At Mon Apr 24, 07:03:00 PM, Blogger KAT said...

[ But it's the historical ties in the language such as these that I continue to wrestle with.]

I know that when it comes to certain subjects, I come off as overly dismissive around this site (it's largely intentional, and to make a point btw), but believe me, I'm familiar with the various aspects dealing with historical situations and language. If anything, I'm not dismissive because of ignorance.

I used to appreciate studying the Bible in this light, but it's just that I've come to the point where I think all of this stuff is literally splitting hairs. My exegetical approach has changed, and has gone back to the basics, if you will. Otherwise, I just end up missing the forest for the trees.

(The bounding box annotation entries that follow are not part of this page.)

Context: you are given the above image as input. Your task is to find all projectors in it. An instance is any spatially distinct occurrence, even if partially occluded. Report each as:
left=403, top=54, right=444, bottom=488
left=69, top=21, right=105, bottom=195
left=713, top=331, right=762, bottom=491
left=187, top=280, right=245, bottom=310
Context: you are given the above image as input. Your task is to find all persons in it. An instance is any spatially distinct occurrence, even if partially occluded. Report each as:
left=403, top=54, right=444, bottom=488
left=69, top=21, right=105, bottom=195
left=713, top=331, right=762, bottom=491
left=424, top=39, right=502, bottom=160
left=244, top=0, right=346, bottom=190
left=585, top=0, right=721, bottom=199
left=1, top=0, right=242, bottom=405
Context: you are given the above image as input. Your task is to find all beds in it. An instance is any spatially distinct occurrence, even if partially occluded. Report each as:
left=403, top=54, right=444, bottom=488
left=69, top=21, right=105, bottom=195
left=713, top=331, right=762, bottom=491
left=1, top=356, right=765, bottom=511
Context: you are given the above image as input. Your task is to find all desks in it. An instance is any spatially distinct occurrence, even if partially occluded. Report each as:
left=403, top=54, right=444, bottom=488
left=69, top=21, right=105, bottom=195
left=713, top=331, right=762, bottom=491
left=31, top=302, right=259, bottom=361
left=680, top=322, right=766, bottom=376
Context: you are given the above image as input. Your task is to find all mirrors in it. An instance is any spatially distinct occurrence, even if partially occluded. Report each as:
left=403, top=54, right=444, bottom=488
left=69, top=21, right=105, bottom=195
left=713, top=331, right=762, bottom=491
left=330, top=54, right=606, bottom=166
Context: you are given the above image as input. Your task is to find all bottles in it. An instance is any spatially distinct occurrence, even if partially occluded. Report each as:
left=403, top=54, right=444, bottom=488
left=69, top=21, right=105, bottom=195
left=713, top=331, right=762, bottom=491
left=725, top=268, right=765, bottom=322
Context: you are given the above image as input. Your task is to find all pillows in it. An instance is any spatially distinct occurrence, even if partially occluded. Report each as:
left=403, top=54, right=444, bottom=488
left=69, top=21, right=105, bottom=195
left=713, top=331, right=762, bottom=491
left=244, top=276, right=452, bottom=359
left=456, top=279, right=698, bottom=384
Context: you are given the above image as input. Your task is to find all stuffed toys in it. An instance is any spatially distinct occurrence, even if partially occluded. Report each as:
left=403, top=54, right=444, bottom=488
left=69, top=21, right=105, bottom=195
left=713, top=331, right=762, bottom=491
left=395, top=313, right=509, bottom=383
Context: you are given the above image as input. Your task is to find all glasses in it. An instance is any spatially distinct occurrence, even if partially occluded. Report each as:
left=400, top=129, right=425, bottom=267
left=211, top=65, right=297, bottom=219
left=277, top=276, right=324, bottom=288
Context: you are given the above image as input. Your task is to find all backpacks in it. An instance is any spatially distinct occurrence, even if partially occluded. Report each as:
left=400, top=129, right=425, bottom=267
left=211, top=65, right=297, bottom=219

If Paul knew that people would be proclaiming so many falsehoods by grabbing a few words here and there to support their claims, or if he knew that well meaning Christians would be driving themselves nuts on what a single word he wrote in this or that letter actually meant, then I'm sure he would have been a lot more accommodating to our picayune 21st century needs.

Unfortunately, he wasn't.

Anyways, the best way to reach the truth on the gender "issue" (besides a healthy dose of prayer and communion with God, of course) is by examing how Christ and his disciples behaved and addressed similar issues of discrimination, prejudice, and inequality...And trying to deduce their general outlook from those things (and in turn, applying it accordingly).

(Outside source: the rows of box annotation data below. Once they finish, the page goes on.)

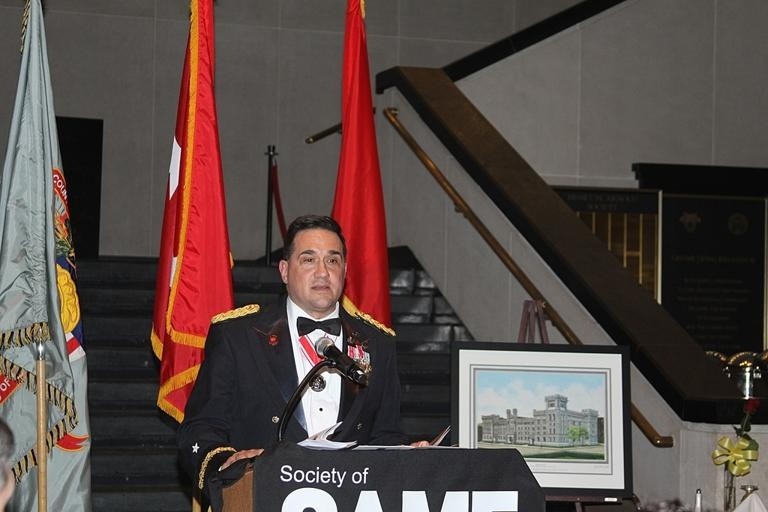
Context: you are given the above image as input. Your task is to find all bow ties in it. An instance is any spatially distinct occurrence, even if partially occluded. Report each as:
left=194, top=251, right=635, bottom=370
left=297, top=317, right=343, bottom=337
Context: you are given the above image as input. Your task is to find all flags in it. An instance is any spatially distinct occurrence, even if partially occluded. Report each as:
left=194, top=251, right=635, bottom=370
left=331, top=0, right=397, bottom=336
left=0, top=0, right=92, bottom=512
left=150, top=0, right=235, bottom=426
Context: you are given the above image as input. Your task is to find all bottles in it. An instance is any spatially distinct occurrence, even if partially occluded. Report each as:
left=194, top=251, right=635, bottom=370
left=693, top=489, right=703, bottom=512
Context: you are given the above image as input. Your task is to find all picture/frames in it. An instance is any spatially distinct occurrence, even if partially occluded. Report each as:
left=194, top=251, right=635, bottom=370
left=449, top=339, right=635, bottom=499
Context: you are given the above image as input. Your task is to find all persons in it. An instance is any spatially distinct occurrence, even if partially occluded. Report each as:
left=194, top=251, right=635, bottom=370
left=176, top=215, right=431, bottom=512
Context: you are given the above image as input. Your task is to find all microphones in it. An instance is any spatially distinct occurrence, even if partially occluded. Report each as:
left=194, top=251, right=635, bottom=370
left=316, top=337, right=366, bottom=385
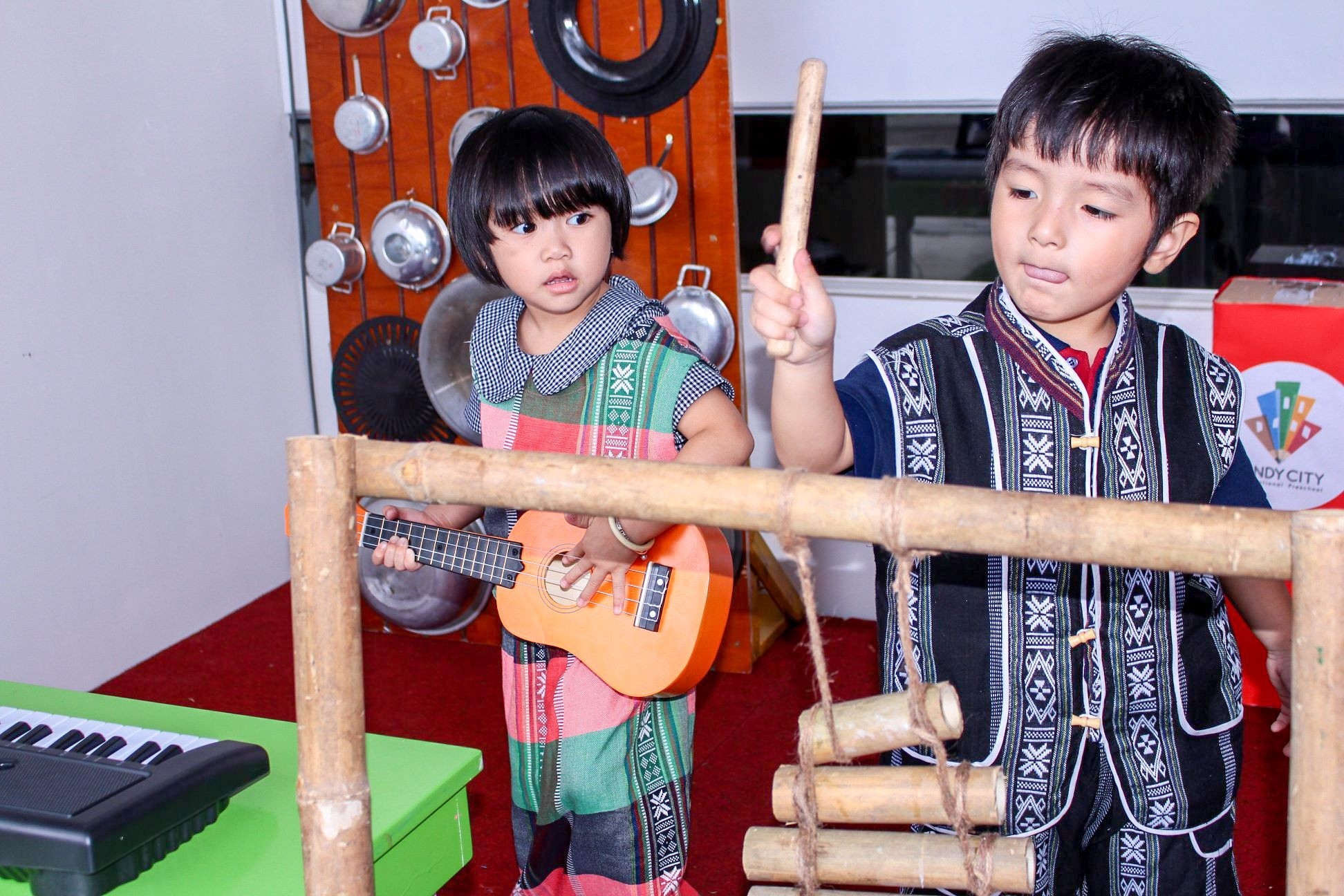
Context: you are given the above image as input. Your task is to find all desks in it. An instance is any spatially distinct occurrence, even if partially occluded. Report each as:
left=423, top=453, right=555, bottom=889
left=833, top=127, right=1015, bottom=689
left=1248, top=244, right=1344, bottom=280
left=0, top=679, right=483, bottom=896
left=847, top=176, right=993, bottom=279
left=1210, top=277, right=1344, bottom=707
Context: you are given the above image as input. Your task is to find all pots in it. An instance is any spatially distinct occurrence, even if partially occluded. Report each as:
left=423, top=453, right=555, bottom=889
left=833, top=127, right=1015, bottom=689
left=294, top=0, right=738, bottom=635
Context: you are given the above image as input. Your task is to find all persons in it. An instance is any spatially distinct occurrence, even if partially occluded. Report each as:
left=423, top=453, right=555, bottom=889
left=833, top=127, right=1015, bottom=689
left=747, top=33, right=1291, bottom=896
left=373, top=107, right=756, bottom=896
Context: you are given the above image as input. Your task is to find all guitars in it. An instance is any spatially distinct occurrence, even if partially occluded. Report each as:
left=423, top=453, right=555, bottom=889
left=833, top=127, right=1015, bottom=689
left=284, top=500, right=733, bottom=700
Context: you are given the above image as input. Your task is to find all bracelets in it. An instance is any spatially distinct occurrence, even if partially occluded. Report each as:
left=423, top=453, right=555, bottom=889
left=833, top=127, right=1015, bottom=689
left=609, top=516, right=655, bottom=556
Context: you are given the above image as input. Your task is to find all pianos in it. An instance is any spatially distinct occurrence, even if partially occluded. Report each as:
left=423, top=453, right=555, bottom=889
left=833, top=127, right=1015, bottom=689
left=0, top=705, right=270, bottom=896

Build a Gospel portrait of Christ, and you'll find the answer on the "gender controversy" fairly easily.

Meticulous study of what "sons" meant in 1st century Roman society, on the other hand, is hardly the best way to resolve matters...At least not definitively.

At Tue Apr 25, 09:37:00 PM, Blogger Sungkhum said...

This is a very interesting post - I was never aware of this issue regarding the phrase, "adoption as sons".

I'm not sure what I think yet, but it will spur me on to farther study.